A Piece of Art That Means Something to Me:
Every art history student has that one uber famous artist that they adore, regardless of how edgy their tastes are- mine is Henri Matisse. Last year, I visited ‘Matisse in Focus’ at Tate Liverpool and, honestly, got a bit emotional. My favourite piece of his, Dance I, wasn’t there, but so many other incredible artworks were. His work will always be the definition of ‘fine art’ for me. However, my love for the artist doesn’t stem from a love of French art, Fauvism or even painting itself; it stems from a Year 10 school trip to Walker Art Gallery, Manchester. Here I saw Three Pictures of You, a portrait by Antony Donaldson. I know it’s a huge cliche, but I really was captivated by it and still to this day notice how it has massively impacted my taste in art.

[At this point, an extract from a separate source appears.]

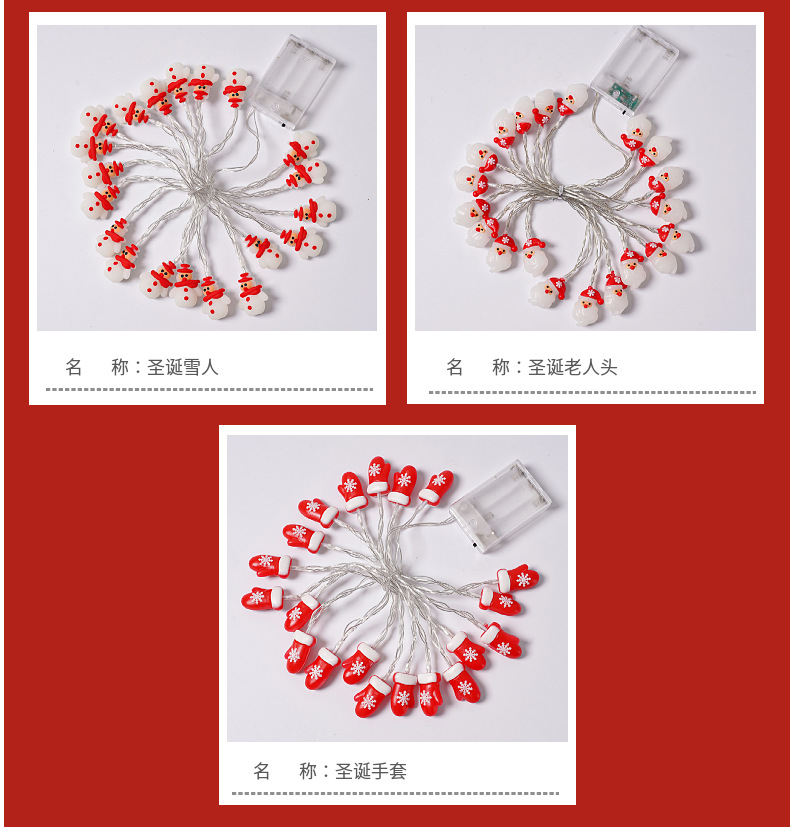 名 称：圣诞雪人

名 称：圣诞老人头

名 称：圣诞手套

No other artwork has yet influenced me to such a degree, and I doubt that another ever will.
While the vivid, colourful style of the painting lead me to Matisse, Basquiat and Hockney, it’s subject matter took me elsewhere. The faceless yet empowered woman in focus influenced me to explore photography- my favourite medium. From Leibovitz to Sherman, I’ve always respected the mediums celebration of women, independence and liberation. However, for me, Nan Goldin completely changed the way that I think and respond to art. Her photographs glorify this liberation and embrace the freedom of sexuality that other artists have previously denied. The photographs she produced were unconventional, freakish and empowered, gratifying abnormalities with aesthetic. She wasn’t a victim and nor were her subjects unlike those of Arbus or Cahun, yet her work still has that exciting Freudian flare. It’s so hard to look away from them. While I could never pick just one favourite image, I could easily drone on about her incredible picture book ‘The Ballad of Sexual Dependency’ to anyone that would listen, any time, any place. Her status in the underground canon is cemented, but I hope that one day Goldin is respected like Matisse and celebrated like the weirdos that she embraces.